>> Start
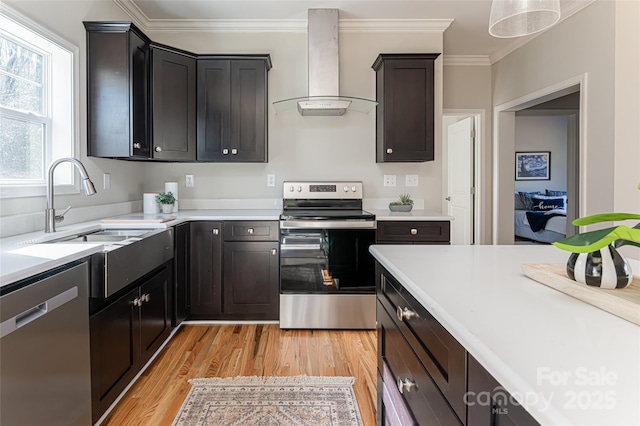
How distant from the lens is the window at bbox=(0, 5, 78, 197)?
6.27ft

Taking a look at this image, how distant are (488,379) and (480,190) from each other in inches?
161

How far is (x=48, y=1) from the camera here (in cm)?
210

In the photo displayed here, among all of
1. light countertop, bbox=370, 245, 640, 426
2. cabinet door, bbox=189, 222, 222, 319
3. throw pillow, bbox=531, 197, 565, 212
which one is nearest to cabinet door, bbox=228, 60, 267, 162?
cabinet door, bbox=189, 222, 222, 319

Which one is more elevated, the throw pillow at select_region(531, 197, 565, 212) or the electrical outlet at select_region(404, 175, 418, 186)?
the electrical outlet at select_region(404, 175, 418, 186)

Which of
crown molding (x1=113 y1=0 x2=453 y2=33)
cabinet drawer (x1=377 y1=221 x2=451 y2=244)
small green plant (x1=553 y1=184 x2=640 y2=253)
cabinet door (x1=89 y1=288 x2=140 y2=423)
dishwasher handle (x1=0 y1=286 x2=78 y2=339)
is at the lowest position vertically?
cabinet door (x1=89 y1=288 x2=140 y2=423)

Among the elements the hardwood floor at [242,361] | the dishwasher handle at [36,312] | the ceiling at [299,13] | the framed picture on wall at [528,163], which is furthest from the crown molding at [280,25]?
the framed picture on wall at [528,163]

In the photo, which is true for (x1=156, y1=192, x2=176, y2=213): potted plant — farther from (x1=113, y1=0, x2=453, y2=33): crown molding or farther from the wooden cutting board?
the wooden cutting board

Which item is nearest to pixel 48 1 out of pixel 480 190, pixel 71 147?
pixel 71 147

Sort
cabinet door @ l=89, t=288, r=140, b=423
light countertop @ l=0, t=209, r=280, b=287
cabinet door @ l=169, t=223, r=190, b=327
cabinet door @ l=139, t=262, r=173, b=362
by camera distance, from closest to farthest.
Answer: light countertop @ l=0, t=209, r=280, b=287 < cabinet door @ l=89, t=288, r=140, b=423 < cabinet door @ l=139, t=262, r=173, b=362 < cabinet door @ l=169, t=223, r=190, b=327

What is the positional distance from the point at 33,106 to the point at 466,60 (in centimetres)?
416

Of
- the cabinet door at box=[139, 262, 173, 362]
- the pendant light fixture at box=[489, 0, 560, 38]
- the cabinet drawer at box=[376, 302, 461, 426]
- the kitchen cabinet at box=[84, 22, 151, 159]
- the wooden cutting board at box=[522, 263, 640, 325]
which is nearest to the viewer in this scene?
the wooden cutting board at box=[522, 263, 640, 325]

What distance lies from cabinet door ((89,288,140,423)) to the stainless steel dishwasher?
0.10 meters

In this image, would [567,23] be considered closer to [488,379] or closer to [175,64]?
[175,64]

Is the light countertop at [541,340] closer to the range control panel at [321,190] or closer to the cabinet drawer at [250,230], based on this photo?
the cabinet drawer at [250,230]
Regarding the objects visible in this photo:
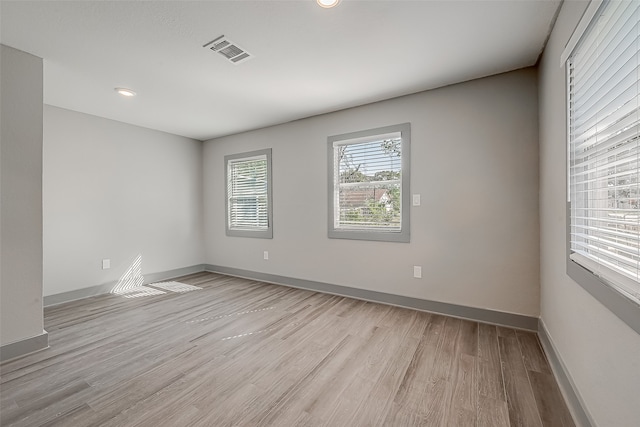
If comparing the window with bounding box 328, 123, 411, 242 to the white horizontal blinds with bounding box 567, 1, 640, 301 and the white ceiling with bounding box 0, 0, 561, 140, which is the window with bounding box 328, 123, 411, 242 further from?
the white horizontal blinds with bounding box 567, 1, 640, 301

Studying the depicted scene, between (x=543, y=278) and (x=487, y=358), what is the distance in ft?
2.90

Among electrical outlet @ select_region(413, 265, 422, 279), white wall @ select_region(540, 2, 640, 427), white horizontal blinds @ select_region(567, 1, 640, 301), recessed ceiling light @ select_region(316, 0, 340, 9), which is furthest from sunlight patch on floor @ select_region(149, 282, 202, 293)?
white horizontal blinds @ select_region(567, 1, 640, 301)

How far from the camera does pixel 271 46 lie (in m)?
2.07

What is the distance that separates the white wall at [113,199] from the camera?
3.23 metres

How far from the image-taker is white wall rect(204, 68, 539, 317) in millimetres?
2424

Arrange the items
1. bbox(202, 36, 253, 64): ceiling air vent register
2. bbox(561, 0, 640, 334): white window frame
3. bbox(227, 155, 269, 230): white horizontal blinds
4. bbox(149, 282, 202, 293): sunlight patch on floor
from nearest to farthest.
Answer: bbox(561, 0, 640, 334): white window frame < bbox(202, 36, 253, 64): ceiling air vent register < bbox(149, 282, 202, 293): sunlight patch on floor < bbox(227, 155, 269, 230): white horizontal blinds

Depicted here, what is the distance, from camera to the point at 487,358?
1977 millimetres

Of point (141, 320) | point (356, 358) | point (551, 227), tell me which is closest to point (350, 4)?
point (551, 227)

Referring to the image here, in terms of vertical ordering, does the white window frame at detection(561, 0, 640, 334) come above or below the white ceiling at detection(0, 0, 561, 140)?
below

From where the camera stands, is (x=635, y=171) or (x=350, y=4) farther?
(x=350, y=4)

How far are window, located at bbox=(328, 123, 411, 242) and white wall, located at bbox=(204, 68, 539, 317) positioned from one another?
110 millimetres

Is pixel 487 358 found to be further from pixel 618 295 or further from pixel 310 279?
pixel 310 279

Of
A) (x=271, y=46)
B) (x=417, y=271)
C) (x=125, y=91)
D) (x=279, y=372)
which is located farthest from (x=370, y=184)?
(x=125, y=91)

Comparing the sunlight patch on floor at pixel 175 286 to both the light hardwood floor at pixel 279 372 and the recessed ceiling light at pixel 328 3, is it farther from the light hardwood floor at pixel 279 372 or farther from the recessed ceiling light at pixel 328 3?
the recessed ceiling light at pixel 328 3
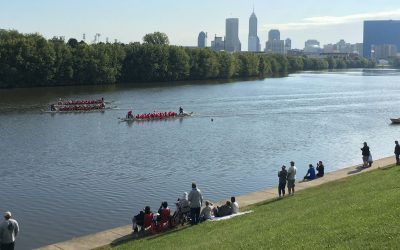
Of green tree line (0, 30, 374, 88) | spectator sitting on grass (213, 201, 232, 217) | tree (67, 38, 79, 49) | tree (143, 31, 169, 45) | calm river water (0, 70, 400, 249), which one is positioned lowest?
calm river water (0, 70, 400, 249)

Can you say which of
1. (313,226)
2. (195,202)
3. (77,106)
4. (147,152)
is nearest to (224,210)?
(195,202)

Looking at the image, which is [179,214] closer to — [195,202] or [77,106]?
[195,202]

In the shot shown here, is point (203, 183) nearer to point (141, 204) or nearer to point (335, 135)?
point (141, 204)

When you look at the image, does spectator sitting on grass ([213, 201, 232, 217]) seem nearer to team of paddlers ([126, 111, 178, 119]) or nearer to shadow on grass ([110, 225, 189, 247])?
shadow on grass ([110, 225, 189, 247])

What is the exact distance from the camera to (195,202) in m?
21.2

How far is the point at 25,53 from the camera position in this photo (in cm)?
11131

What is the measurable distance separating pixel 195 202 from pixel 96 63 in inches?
4173

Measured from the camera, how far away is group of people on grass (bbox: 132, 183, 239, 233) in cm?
2122

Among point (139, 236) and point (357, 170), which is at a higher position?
point (357, 170)

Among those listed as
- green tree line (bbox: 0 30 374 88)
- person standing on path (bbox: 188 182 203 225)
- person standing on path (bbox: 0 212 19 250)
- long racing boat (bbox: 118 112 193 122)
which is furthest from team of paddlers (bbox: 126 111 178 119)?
green tree line (bbox: 0 30 374 88)

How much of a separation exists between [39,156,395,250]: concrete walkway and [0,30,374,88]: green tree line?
87919mm

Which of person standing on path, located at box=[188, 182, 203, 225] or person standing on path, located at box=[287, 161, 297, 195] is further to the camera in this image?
person standing on path, located at box=[287, 161, 297, 195]

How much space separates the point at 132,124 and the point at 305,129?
19777mm

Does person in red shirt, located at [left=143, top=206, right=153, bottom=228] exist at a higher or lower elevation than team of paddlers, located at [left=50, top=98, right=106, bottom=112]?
lower
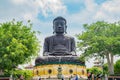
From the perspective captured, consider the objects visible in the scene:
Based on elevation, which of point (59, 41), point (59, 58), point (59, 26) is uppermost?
point (59, 26)

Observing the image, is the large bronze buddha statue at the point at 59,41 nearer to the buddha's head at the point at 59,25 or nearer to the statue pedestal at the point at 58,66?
the buddha's head at the point at 59,25

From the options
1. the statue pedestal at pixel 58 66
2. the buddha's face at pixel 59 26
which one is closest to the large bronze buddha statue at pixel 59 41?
the buddha's face at pixel 59 26

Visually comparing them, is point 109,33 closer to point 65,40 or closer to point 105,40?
A: point 105,40

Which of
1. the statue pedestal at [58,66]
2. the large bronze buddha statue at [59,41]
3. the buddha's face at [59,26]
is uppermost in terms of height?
the buddha's face at [59,26]

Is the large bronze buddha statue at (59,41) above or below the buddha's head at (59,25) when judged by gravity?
below

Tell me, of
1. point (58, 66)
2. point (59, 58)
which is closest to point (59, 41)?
point (59, 58)

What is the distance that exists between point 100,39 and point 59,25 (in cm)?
462

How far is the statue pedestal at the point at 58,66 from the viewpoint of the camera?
33.7m

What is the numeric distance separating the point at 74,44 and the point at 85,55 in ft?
5.50

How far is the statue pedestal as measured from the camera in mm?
33688

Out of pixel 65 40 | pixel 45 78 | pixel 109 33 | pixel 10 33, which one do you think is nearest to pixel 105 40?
pixel 109 33

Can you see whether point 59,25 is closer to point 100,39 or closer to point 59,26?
point 59,26

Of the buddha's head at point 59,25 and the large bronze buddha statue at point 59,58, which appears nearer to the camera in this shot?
the large bronze buddha statue at point 59,58

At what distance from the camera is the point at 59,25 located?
3656 centimetres
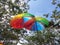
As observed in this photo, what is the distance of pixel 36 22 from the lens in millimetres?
10625

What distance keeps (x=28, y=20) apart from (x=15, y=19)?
0.64m

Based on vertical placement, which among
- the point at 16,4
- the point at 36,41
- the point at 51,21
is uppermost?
the point at 16,4

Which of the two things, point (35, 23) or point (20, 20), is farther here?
point (20, 20)

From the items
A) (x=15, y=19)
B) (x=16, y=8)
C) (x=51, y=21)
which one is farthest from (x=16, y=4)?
(x=15, y=19)

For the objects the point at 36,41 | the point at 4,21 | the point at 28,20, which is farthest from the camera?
the point at 36,41

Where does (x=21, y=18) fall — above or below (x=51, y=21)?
above

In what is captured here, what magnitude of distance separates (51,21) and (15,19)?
387cm

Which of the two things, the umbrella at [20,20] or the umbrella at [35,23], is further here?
the umbrella at [20,20]

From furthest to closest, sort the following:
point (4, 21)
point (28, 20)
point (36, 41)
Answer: point (36, 41), point (4, 21), point (28, 20)

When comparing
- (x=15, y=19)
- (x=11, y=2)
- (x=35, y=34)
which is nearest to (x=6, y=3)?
(x=11, y=2)

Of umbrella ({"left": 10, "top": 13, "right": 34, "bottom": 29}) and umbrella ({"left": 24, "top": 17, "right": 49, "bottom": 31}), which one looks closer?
umbrella ({"left": 24, "top": 17, "right": 49, "bottom": 31})

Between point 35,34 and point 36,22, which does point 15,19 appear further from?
point 35,34

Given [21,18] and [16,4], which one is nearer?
[21,18]

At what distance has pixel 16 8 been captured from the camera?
14.5m
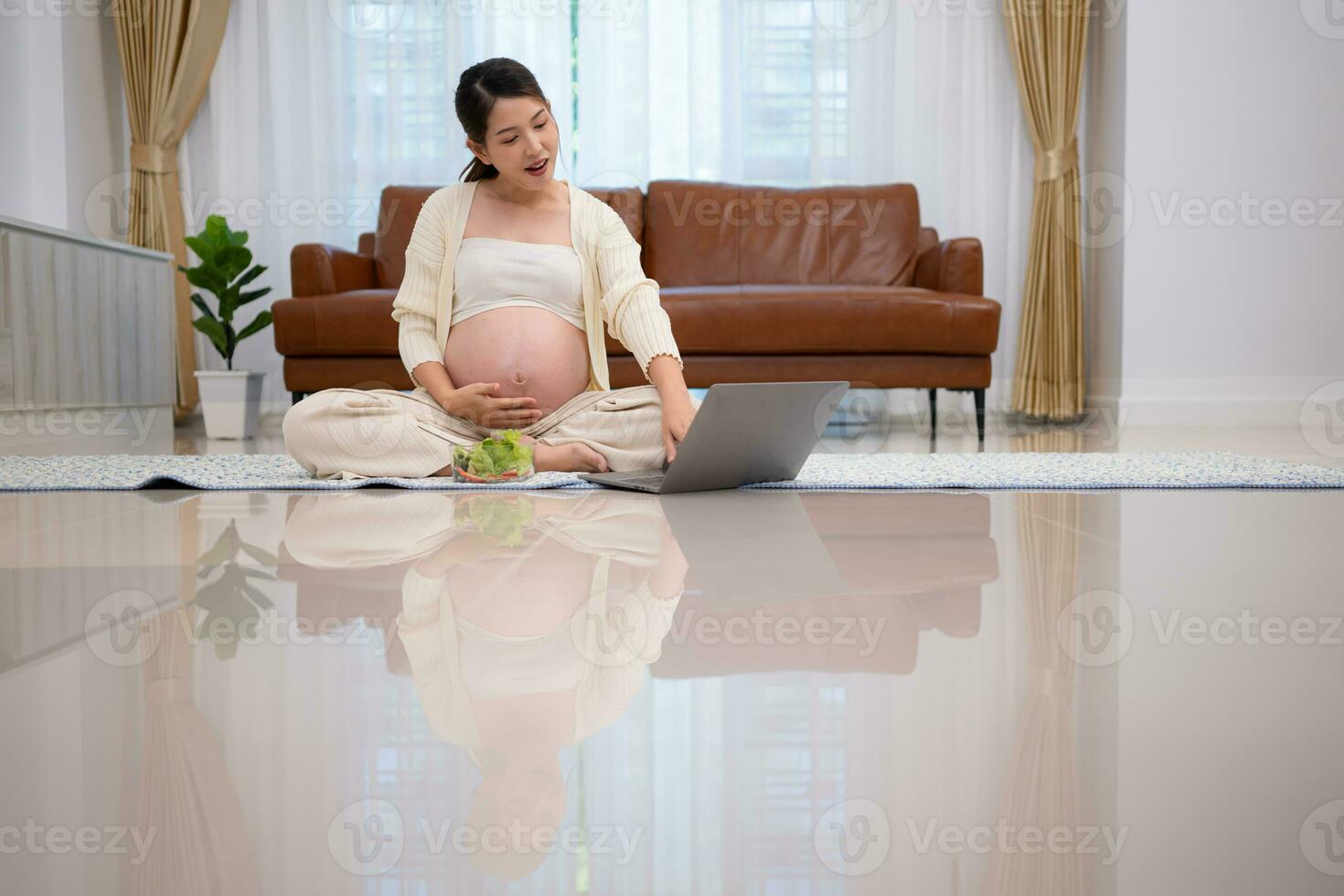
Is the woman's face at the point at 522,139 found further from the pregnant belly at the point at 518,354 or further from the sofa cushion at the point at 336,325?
the sofa cushion at the point at 336,325

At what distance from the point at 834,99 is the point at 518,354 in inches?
128

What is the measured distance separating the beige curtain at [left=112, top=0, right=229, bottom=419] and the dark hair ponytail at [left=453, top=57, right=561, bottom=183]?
3.08 metres

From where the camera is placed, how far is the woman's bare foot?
2.25 metres

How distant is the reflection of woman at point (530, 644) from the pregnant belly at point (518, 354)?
762mm

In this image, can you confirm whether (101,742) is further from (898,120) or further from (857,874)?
(898,120)

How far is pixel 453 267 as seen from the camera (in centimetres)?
232

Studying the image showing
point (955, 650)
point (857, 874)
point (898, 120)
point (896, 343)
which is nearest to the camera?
point (857, 874)

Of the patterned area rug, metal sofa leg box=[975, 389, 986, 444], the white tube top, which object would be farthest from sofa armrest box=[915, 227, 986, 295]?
the white tube top

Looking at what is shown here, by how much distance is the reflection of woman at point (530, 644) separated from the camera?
598 millimetres

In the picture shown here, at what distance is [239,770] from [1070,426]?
14.7 ft

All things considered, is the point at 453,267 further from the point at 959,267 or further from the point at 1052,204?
the point at 1052,204

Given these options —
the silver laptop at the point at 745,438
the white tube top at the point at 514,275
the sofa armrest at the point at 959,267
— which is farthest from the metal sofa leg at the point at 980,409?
the white tube top at the point at 514,275

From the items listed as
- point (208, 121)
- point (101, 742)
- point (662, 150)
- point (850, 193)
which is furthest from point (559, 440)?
point (208, 121)

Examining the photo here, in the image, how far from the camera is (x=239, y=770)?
61 cm
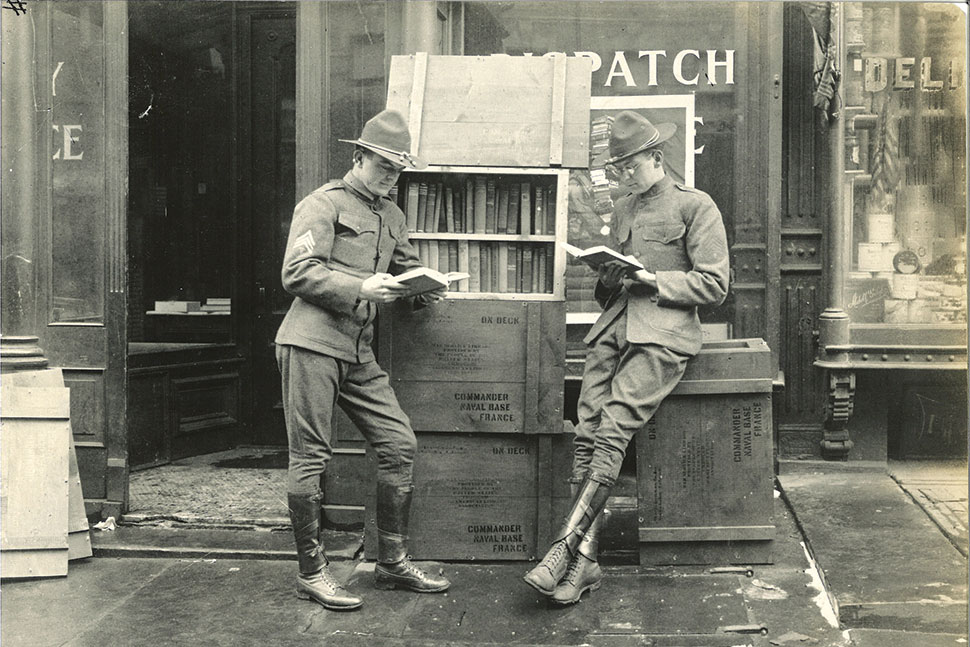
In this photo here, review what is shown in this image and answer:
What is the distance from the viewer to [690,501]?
15.3ft

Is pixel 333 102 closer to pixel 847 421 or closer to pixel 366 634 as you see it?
pixel 366 634

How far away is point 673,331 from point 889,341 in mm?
2142

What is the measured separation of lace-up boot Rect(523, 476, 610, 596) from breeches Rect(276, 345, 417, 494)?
31.6 inches

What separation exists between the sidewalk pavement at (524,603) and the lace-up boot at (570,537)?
169mm

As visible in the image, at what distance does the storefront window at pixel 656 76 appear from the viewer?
5738mm

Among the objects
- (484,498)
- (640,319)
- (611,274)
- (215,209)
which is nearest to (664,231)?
(611,274)

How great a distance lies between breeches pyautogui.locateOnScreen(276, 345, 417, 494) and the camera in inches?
167

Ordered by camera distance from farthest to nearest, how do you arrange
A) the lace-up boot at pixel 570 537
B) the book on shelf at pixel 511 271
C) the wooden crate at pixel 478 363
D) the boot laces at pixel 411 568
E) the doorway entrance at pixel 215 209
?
the doorway entrance at pixel 215 209 → the book on shelf at pixel 511 271 → the wooden crate at pixel 478 363 → the boot laces at pixel 411 568 → the lace-up boot at pixel 570 537

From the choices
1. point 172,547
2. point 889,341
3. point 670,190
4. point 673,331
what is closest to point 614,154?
point 670,190

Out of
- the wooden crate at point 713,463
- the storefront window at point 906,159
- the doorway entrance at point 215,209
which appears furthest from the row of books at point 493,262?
the doorway entrance at point 215,209

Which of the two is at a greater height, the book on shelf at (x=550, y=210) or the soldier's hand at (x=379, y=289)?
the book on shelf at (x=550, y=210)

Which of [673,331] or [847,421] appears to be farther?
[847,421]

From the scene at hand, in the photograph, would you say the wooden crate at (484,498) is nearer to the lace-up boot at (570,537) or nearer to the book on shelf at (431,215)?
the lace-up boot at (570,537)

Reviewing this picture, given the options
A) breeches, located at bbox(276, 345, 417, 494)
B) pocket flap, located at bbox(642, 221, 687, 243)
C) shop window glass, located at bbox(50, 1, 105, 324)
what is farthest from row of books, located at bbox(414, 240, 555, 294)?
shop window glass, located at bbox(50, 1, 105, 324)
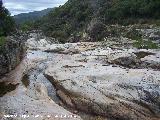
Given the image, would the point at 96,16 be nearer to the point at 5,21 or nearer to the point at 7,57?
the point at 5,21

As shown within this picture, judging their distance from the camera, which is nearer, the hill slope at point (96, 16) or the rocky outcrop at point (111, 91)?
the rocky outcrop at point (111, 91)

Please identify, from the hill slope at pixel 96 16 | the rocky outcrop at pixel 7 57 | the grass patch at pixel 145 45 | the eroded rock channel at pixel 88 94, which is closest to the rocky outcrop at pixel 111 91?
the eroded rock channel at pixel 88 94

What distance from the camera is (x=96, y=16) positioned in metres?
115

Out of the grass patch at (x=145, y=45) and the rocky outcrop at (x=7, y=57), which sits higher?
the rocky outcrop at (x=7, y=57)

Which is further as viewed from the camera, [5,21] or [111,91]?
[5,21]

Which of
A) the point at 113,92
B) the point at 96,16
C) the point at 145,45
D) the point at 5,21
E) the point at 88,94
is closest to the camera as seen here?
the point at 113,92

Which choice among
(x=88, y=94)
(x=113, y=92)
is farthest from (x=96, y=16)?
(x=113, y=92)

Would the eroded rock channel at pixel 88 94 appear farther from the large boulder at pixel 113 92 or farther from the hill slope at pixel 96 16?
the hill slope at pixel 96 16

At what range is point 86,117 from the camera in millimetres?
27562

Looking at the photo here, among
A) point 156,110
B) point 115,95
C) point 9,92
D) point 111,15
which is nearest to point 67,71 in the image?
point 9,92

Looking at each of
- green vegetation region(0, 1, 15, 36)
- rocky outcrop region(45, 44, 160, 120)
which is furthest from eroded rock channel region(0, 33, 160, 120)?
green vegetation region(0, 1, 15, 36)

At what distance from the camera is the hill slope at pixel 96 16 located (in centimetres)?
9464

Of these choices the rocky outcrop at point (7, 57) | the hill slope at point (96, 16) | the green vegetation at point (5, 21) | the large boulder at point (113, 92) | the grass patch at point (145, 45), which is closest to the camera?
the large boulder at point (113, 92)

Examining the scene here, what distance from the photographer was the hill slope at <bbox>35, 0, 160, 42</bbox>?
3726 inches
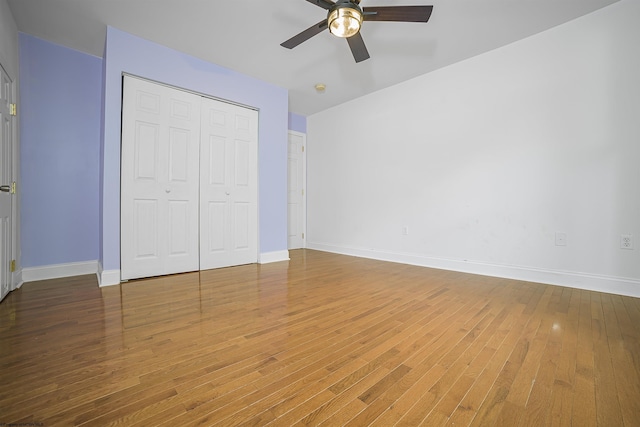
>> End
*WHAT YOU SHOULD DO*
Could you format the lines from the one containing "Of the buddha's" through the one containing "3656 centimetres", both included, as a JSON list of strings with one string per line and no blank lines?

*SOLUTION TO THE EXERCISE*
[
  "Of the buddha's head at point 59,25 and the large bronze buddha statue at point 59,58, which appears nearer to the camera in this shot?",
  "the large bronze buddha statue at point 59,58",
  "At what distance from the camera is the point at 59,25 located?",
  "3656 centimetres"
]